En aquel tiempo, dijo Jesús a Nicodemo: «Tenéis que nacer de nuevo; el viento sopla donde quiere y oyes su ruido, pero no sabes de dónde viene ni adónde va. Así es todo el que ha nacido del Espíritu».
Nicodemo le preguntó: «¿Cómo puede suceder eso?».
Le contestó Jesús: «¿Tú eres maestro en Israel, y no lo entiendes? En verdad, en verdad te digo: hablamos de lo que sabemos y damos testimonio de lo que hemos visto, pero no recibís nuestro testimonio. Si os hablo de las cosas terrenas y no me creéis, ¿cómo creeréis si os hablo de las cosas celestiales? Nadie ha subido al cielo sino el que bajó del cielo, el Hijo del hombre.
Lo mismo que Moisés elevó la serpiente en el desierto, así tiene que ser elevado el Hijo del hombre, para que todo el que cree en él tenga vida eterna» (San Juan 3, 5a. 7b-15).
COMENTARIO
Para este tiempo pascual, la Iglesia tiene reservado el Evangelio de Juan, que contempla a Jesús como el Cristo ya Glorificado, el Kyrios, el Señor de la Historia. Así se entiende la profundidad teológica de sus palabras, en cada uno de los pasajes.
El que comentamos hoy, nos sitúa en la entrevista nocturna de Jesús con Nicodemo, el fariseo que reconoce en El a un enviado de Dios, a un profeta, y le busca para aprender alguna cosa de sus labios. Le busca, aunque en secreto, para no quedar señalado en el Sanedrín como uno de sus seguidores.
Jesús le revela un secreto: para tener parte en el Reino de Dios, es necesario nacer de nuevo. Así de rotundo.
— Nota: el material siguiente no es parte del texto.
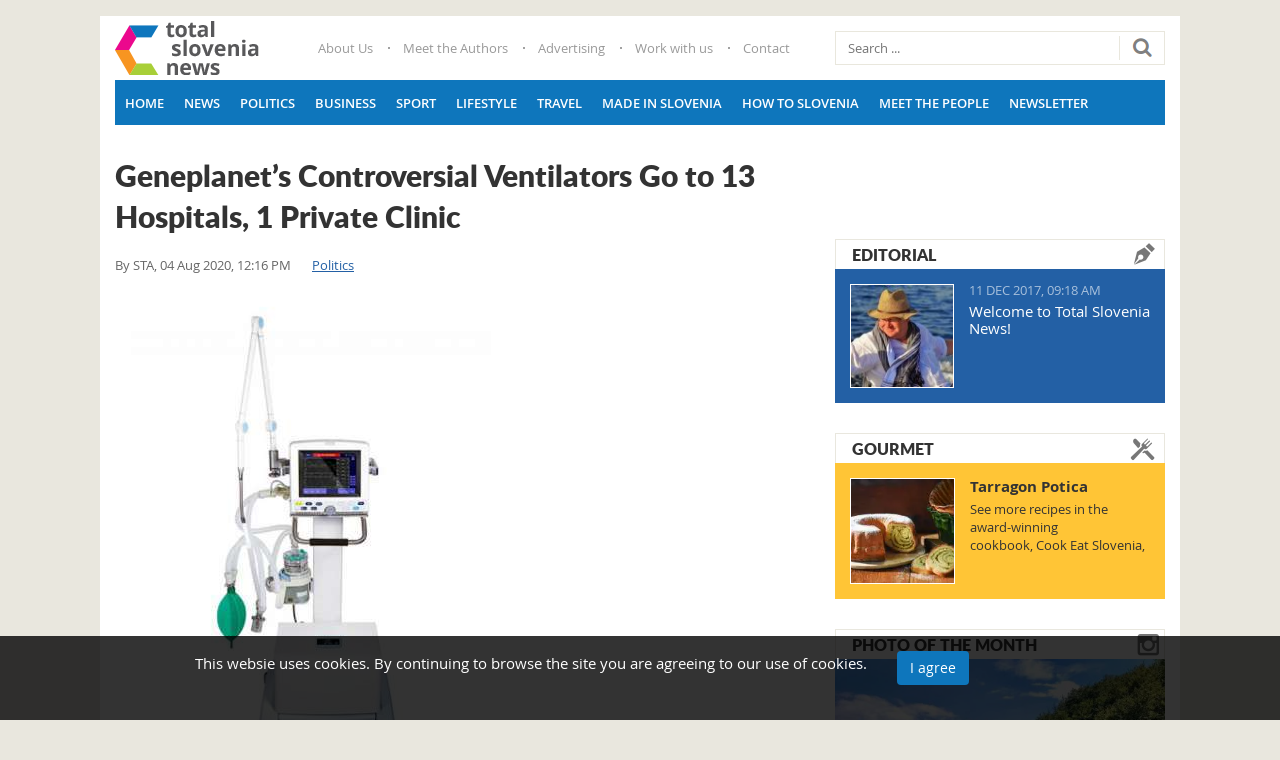

--- FILE ---
content_type: text/html; charset=utf-8
request_url: https://www.google.com/recaptcha/api2/aframe
body_size: 269
content:
<!DOCTYPE HTML><html><head><meta http-equiv="content-type" content="text/html; charset=UTF-8"></head><body><script nonce="NFjxMIOTFgWhcyI9Q04CxQ">/** Anti-fraud and anti-abuse applications only. See google.com/recaptcha */ try{var clients={'sodar':'https://pagead2.googlesyndication.com/pagead/sodar?'};window.addEventListener("message",function(a){try{if(a.source===window.parent){var b=JSON.parse(a.data);var c=clients[b['id']];if(c){var d=document.createElement('img');d.src=c+b['params']+'&rc='+(localStorage.getItem("rc::a")?sessionStorage.getItem("rc::b"):"");window.document.body.appendChild(d);sessionStorage.setItem("rc::e",parseInt(sessionStorage.getItem("rc::e")||0)+1);localStorage.setItem("rc::h",'1768806045817');}}}catch(b){}});window.parent.postMessage("_grecaptcha_ready", "*");}catch(b){}</script></body></html>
Una catequesis bautismal de las que abundan en este Evangelio.
Nicodemo entiende estas palabras en sentido material, como la mayoría de los personajes que hablan con Jesús en el presente libro. Así la samaritana, así Marta, así los mismos apóstoles.
Pero eso le da ocasión a Jesús para desarrollar sus enseñanzas: en este caso, no se trata de volver al seno materno, sino de romper con todo lo anterior, para recibir un nuevo espíritu, el mismo Espíritu de Dios, El genera una vida nueva en quien lo recibe: una vida eterna, por ser Vida Divina. Una experiencia interior de ser objeto del Amor del Padre, en la dimensión en que Este ama, es decir, infinitamente, tanto en el tiempo como en la intensidad.
Y ¿cómo es posible recibir este Espíritu?, se pregunta el fariseo. Jesús, para explicárselo, le pone el ejemplo de la serpiente de bronce que levantó Moisés en el desierto.
Los israelitas habían murmurado contra Dios, cansados de caminar por el desierto. El, entonces, les envió serpientes venenosas, que producían la muerte a aquel que mordían. Así, el pueblo reconoció su culpa ante Dios. Y suplicó a Moisés que se apartara de ellos tal castigo.
Como remedio a esta plaga, ordenó el Señor a Moisés hacer una serpiente de bronce y colgarla de un mástil, para que todos pudiesen verla, y quien la mirara, pudiera curarse. La serpiente era, pues, el símbolo de su pecado, y mirarla implicaba reconocer su culpa. De este modo, el que, estando condenado a morir, se curaba, por así decirlo, nacía de nuevo.
Del mismo modo -dice Jesús- tiene que ser levantado El en la cruz; para que todo el que mire hacia ella, vea y reconozca las consecuencias de su pecado. Pues ha sido el pecado de todos y cada uno el que ha clavado a Jesús en la cruz. Y por la fe en El, en su Amor manifestado más allá de toda medida, puede recibirse una vida nueva, la que nos da el Espíritu Santo.
Este testifica en nuestro interior que el Padre nos recibe como hijos adoptivos, por nuestra fe en el Hijo, y nos admite, por pura gracia, a participar de la Vida Divina. Nacer, por tanto, a una vida nueva, implica un nuevo nacimiento.